Loads a `.wasm` binary and calls it with a JSON argument object. The module runs in a `wasmtime` sandbox — no host filesystem, network, or process access.

### What it covers

- Building a `ToolDefinition` with `wasm_tool_definition()`.
- Loading a `.wasm` file via `WasmTool::from_file(path, definition)`.
- Invoking the tool with `tool.call(args: serde_json::Value)`.
- Graceful stub behavior when the `wasm-tools` feature is disabled.

### ABI contract

Your `.wasm` module must export:

| Export | Signature | Responsibility |
|---|---|---|
| `memory` | linear memory | Default memory export |
| `alloc` | `(size: i32) -> i32` | Allocate `size` bytes, return pointer |
| `tool_call` | `(ptr: i32, len: i32) -> i32` | Receive JSON args, return pointer to null-terminated JSON result |

The host writes the JSON-encoded argument object into the WASM linear memory at the pointer returned by `alloc`, then calls `tool_call`. The result pointer must point to a null-terminated UTF-8 string containing valid JSON.

### Security model

`wasmtime` enforces capability-based isolation by default.
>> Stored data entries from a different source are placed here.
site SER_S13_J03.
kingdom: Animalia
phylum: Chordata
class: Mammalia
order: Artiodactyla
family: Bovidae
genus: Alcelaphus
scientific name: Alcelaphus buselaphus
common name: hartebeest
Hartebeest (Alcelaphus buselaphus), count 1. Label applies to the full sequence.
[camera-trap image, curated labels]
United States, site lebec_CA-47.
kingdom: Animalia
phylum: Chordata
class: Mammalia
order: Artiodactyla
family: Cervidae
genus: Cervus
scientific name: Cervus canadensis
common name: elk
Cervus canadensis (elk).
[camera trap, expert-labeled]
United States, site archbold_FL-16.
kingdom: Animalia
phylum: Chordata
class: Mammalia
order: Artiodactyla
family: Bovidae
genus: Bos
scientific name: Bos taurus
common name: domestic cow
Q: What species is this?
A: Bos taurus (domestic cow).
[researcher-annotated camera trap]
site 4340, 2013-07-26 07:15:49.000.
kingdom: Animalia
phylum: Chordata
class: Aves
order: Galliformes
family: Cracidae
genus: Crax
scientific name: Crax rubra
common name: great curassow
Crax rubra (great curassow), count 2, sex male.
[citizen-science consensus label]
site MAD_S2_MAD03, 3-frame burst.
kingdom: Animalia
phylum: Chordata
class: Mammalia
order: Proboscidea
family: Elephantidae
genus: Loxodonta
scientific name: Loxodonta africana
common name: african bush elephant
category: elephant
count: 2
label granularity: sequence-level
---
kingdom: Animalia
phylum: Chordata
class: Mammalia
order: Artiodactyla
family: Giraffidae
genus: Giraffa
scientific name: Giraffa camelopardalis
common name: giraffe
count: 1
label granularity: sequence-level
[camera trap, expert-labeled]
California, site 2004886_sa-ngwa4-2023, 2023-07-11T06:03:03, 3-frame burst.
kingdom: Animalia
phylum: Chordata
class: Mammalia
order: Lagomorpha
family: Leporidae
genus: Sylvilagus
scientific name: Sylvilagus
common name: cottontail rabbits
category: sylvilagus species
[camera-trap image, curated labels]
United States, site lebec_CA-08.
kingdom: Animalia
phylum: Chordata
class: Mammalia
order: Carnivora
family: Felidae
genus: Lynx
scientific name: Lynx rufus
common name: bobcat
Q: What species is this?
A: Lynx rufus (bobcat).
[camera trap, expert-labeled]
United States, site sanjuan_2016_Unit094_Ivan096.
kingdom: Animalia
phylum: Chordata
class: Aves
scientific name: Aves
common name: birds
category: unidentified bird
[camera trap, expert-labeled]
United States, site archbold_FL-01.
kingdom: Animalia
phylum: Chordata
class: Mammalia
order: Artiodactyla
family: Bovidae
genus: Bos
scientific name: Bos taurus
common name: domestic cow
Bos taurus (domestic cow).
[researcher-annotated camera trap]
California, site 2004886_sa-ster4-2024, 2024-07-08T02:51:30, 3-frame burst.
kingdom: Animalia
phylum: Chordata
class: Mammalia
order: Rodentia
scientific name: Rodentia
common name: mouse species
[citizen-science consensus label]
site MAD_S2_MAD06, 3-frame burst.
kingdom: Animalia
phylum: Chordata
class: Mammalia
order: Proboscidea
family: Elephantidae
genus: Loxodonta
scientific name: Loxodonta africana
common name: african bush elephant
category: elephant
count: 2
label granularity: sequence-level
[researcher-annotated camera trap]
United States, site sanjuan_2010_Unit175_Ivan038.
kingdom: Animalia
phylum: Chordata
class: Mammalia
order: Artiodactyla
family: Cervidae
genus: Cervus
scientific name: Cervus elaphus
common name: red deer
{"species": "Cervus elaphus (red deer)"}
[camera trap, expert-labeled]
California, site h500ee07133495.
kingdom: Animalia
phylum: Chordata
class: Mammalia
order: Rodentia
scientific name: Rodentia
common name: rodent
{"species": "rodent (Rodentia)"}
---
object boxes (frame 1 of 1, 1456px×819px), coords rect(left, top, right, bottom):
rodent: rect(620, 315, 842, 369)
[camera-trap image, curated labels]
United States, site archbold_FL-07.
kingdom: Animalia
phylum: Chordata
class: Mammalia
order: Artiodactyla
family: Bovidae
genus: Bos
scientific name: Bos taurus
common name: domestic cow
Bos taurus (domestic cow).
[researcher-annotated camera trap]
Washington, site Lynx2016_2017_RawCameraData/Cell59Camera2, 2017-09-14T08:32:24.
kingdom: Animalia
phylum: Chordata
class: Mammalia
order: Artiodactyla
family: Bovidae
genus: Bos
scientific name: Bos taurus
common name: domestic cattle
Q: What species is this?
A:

A sandboxed tool cannot:

- Open files on the host.
- Make network connections.
- Spawn processes.
- Access host memory outside its linear memory.

This makes WASM tools safe to load from untrusted sources or auto-generated code.

---

## Mojo Interoperability

**File:** [mojo_embedder.rs](mojo_embedder.rs)  
**Run:** `cargo run --example mojo_embedder --features mojo-interop`

Spawns a [Mojo](https://www.modular.com/mojo)-compiled binary as a subprocess and sends it a batch of strings to embed, receiving a `Vec<Vec<f32>>` back.

### What it covers

- Constructing `MojoEmbedder::new(binary_path)`.
- Calling `embedder.embed_batch(texts).await` — each call is one subprocess invocation.
- The stdin/stdout JSON line protocol.
- Graceful stub behavior when `mojo-interop` feature is disabled.

### JSON line protocol

```
# Request written to stdin (single line):
{"texts": ["first document", "second document"]}

# Response read from stdout (single line):
{"embeddings": [[0.12, 0.34, ...], [0.56, 0.78, ...]]}
```

The embedder:
1. Spawns the binary with `stdin`, `stdout`, and `stderr` piped.
2. Writes the request line and closes stdin.
3. Reads all of stdout.
4. Waits for process exit — non-zero status → `OxideError::Other`.
5. Parses the first non-empty line as `{"embeddings": ...}`.

### When to use Mojo over Ollama's `/api/embed`

- You have a Mojo kernel that runs faster than the Ollama HTTP round-trip for your embedding model.
- You need to embed very large corpora in batch and want to amortize subprocess overhead across many texts per call.
- You want to keep embedding logic compiled separately from the Rust binary (e.g., for model hot-swapping).